El dolor necesario e inevitable es central en su segunda novela, Pasaje al acto, que salió en 2019, también por Entropía. Otra vez, el título juega con —y más aún: exige— múltiples lecturas, pero refiere sobre todo al concepto lacaniano que marca el comienzo de un brote psicótico. En esta novela, Cosin cuenta la internación de la protagonista en una clínica psiquiátrica tras haberse querido ahogar. Pasaje al acto es el diario descarnado de una mujer que no puede sostener la presión que le impone el mandato del éxito. Una mujer seductora que se mueve en un exclusivo círculo intelectual y que, sin embargo —o justamente por eso—, se siente un objeto. Si bien este libro y el anterior buscan jugar con el solapamiento entre narradora y autora, que el suicidio sea autobiográfico o no, carece de sentido. Las novelas de Cosin son algo más que literatura del yo: la primera es una plataforma de despegue, pero el verdadero protagonista es el lenguaje y sus límites.

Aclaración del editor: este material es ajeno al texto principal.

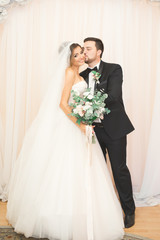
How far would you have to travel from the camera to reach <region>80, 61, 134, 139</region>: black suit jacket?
2.77m

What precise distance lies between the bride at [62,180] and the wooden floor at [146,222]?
278 mm

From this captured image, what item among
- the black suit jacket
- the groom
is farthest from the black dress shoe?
the black suit jacket

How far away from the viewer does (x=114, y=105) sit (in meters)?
2.83

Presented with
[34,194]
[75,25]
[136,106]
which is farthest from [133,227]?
[75,25]

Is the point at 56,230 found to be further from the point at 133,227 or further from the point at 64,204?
the point at 133,227

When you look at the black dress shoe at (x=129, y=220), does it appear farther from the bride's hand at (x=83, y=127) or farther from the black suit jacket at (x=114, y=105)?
the bride's hand at (x=83, y=127)

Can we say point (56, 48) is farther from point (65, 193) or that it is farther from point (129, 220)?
point (129, 220)

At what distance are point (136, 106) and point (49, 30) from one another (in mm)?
1570

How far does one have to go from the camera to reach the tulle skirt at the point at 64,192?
2330mm

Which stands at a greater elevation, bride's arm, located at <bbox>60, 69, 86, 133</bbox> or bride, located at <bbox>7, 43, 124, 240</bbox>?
bride's arm, located at <bbox>60, 69, 86, 133</bbox>

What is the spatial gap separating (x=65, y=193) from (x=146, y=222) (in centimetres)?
110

Por eso, si la clave de Pasaje al acto estaba en la frase “Estoy llenando de jeroglíficos los azulejos del baño” —signos de sentido opaco destinados a borrarse en el vapor—, la de La pizarra mágica, su nuevo libro/novela/diario con un título freudiano, está no en ese texto sino en el comienzo de La mayor de Juan José Saer: “Otros, ellos, antes, podían”.
¿Qué podían? “Lo que otros, ellos, antes, podían”, escribe Cosin, “era meterse una galletita o una madalena en la boca, después de mojarla en té, y escribir siete tomos de una obra monumental, zas, de un tirón”.
Hay un momento en el que todo escritor debe responder a la disyuntiva entre literatura y vida. En un extremo está Borges, para quien la pregunta ni siquiera tendría lógica, porque todo en él era literatura. Del otro lado, está Hemingway y sus aventuras que influían directamente en sus textos. Y, entre ellos, tantas respuestas como escritores. Podría decirse que ensayar una respuesta es la condición necesaria para convertirse en escritor.
Para Virginia Cosin, vida y escritura son dos imposibilidades —o tal vez la misma—: dos imperfecciones que están llamadas a enmendar una a la otra. Aunque eso también sea otro imposible. No es tan diferente un azulejo empañado que una pizarra mágica: los dos están hechos para el olvido. La pregunta, entonces, de qué material está hecha la memoria. Con cuánta veracidad se cuenta la vida propia, si los recuerdos están horadados de silencio.
Una cita del libro: “Para escribir hay que saber perder. Sin falta no hay palabra. Es una historia de sustituciones, se pone algo en lugar de otra cosa, pero la cosa no deja de ausentarse. Escribir es muy parecido a amar. Pero el matrimonio no se consuma. No hay unión entre las palabras y las cosas hasta que la muerte los separe.”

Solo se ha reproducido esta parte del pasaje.